SEE: Beta: Know The Risk
Zumiez was hit by the recession just like every other retailer in America. Its current sales per square foot is $421, $74 less than in 2007, its last year of positive same-store sales growth before hitting the recession and two years of same-store sales contraction. With good management and loyal customers it pulled itself out of its tailspin and is working on a fourth consecutive year of rising comps. As of the end of January it was sitting with net cash of $54.7 million, double-digit operating margins and a European acquisition that eventually will reap big dividends once its economy recovers. Most importantly, its officers and directors own 30% of the company and are committed to building the business. There's not much to keep you up at night about this company.
What's the Play
Including this year, Zumiez has had 5 up years and three down since going public in 2005. The up years achieved an average annual return of 53.5% compared to 39% in the down years. Overall, its performance has been much better than the S&P 500, but not near as good as its specialty retail peers. So, even though it's generally performed well financially, its stock sometimes hasn't. This is when you need to strike.

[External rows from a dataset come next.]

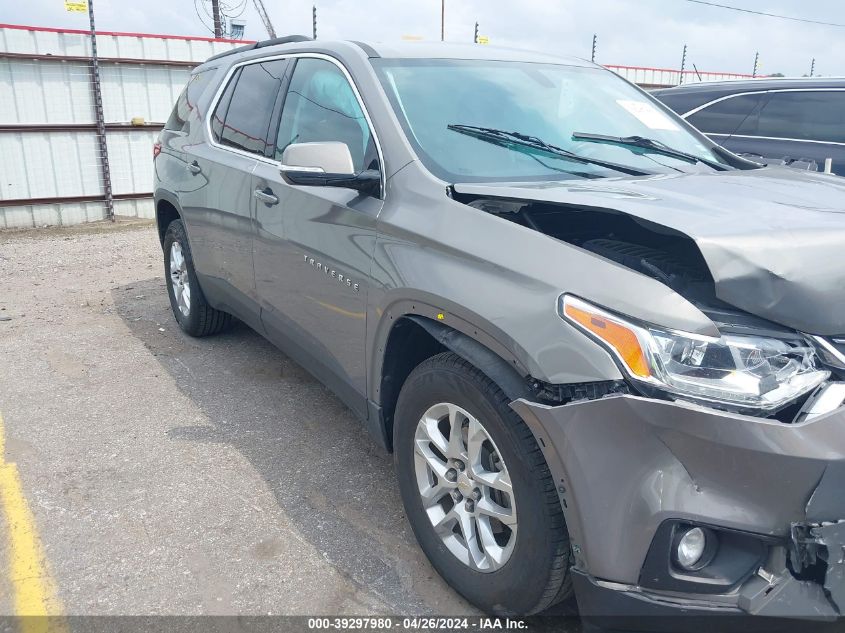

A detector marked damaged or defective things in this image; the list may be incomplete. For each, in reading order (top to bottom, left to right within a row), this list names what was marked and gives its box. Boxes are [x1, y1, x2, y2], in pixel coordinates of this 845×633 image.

crumpled hood [458, 168, 845, 336]
broken bumper [512, 392, 844, 620]
front end damage [516, 396, 845, 624]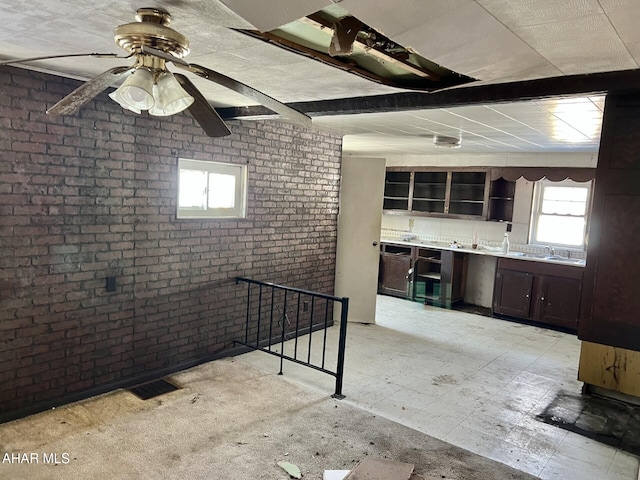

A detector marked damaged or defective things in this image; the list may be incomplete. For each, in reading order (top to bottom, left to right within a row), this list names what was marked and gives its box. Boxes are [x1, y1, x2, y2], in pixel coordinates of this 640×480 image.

damaged ceiling panel [235, 3, 476, 92]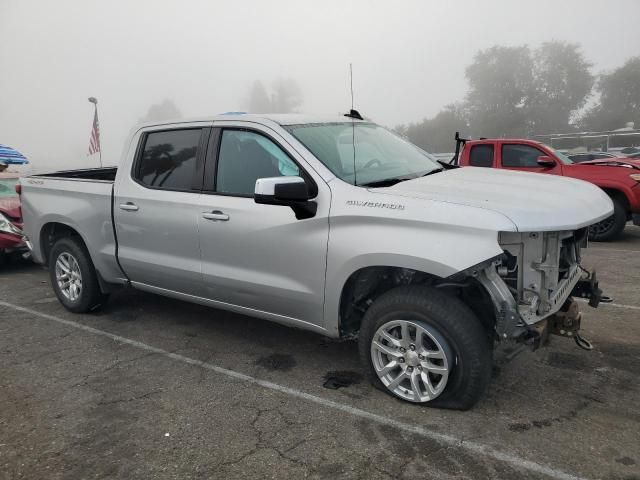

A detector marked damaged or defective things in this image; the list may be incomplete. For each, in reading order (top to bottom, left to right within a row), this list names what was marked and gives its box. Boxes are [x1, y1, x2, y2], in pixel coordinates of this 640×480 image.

detached headlight housing [0, 213, 23, 237]
damaged front end [470, 228, 600, 348]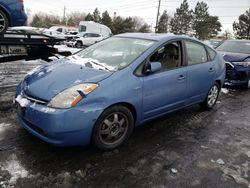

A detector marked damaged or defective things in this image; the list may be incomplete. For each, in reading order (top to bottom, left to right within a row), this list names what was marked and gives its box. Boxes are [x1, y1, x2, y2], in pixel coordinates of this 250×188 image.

crumpled hood [23, 58, 113, 101]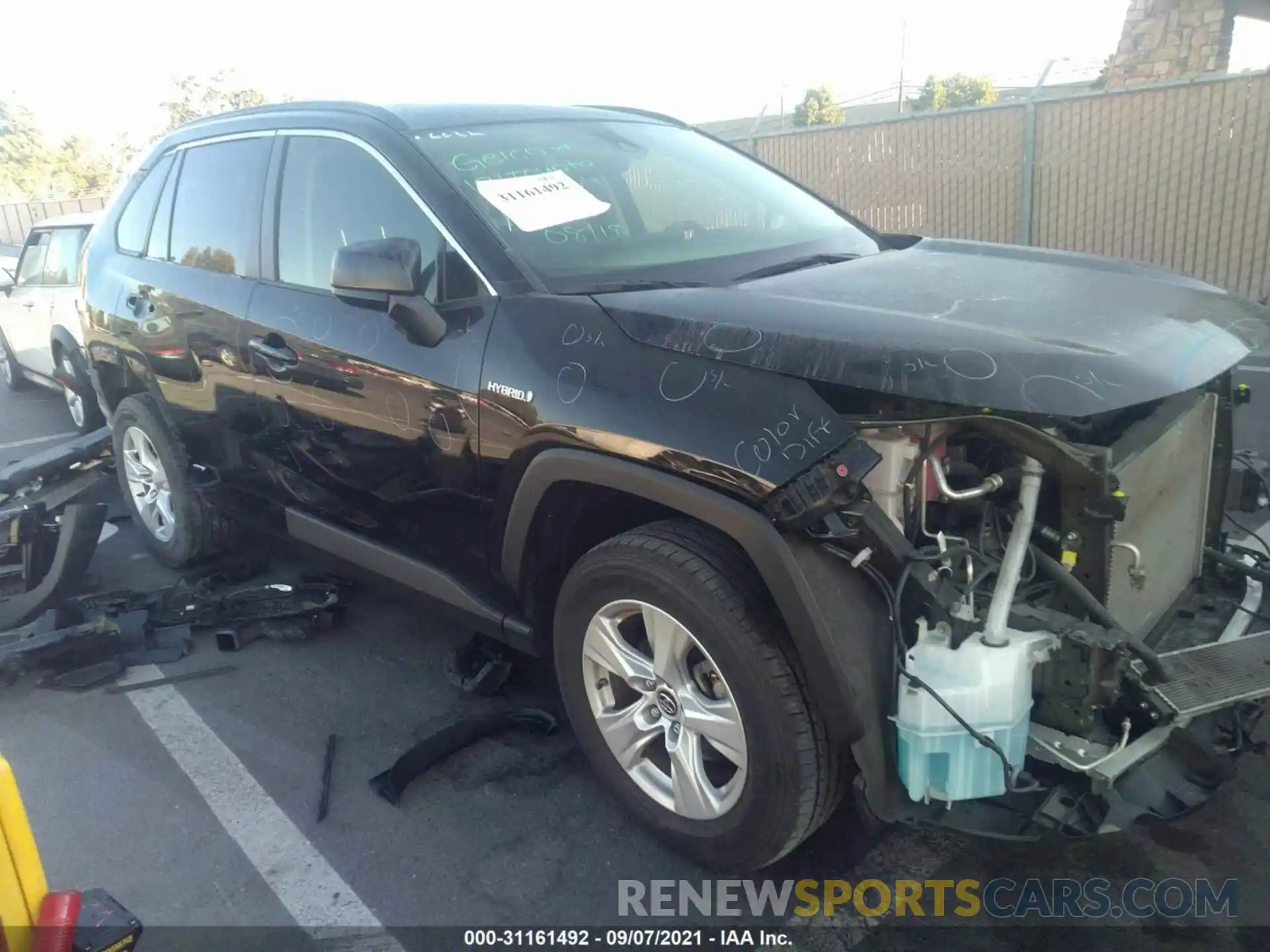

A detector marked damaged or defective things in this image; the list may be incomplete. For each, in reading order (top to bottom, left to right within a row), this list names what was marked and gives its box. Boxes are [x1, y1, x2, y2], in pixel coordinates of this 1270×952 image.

Zumiez's best year in the past decade was 2010 when it gained 111.24%. To be fair, let's assume you acquired 100 shares of its stock at $33.13, the high that year. You then committed to buying another 100 shares every quarter thereafter whenever the stock finished below where it started the quarter. By April 11, 2013, you would have acquired 600 shares at an average cost of $24.86 for a 13.6% theoretical gain. If you'd simply bought and held the first 100 at $33.13, you would have a paper loss of 14.8%. That's almost a 200% difference by simply buying whenever its stock had a bad quarter. You can do this with any stock. It's a form of dollar cost averaging but in this case you're only buying on the downstroke.
Zumiez's all-time high is $53.99. That was achieved in October 2007. Its margins back then were identical to where they are today; the only difference is the revenue in fiscal 2012 was $669 million, 76% higher than in fiscal 2007. EV/EBITDA tells you all you need to know, in 2007, its enterprise value was 13.3 times EBITDA. Today, it's half that at 6.1 times. Meanwhile, peers such as Hot Topic (Nasdaq:HOTT) and Gap (NYSE:GPS) are valued higher.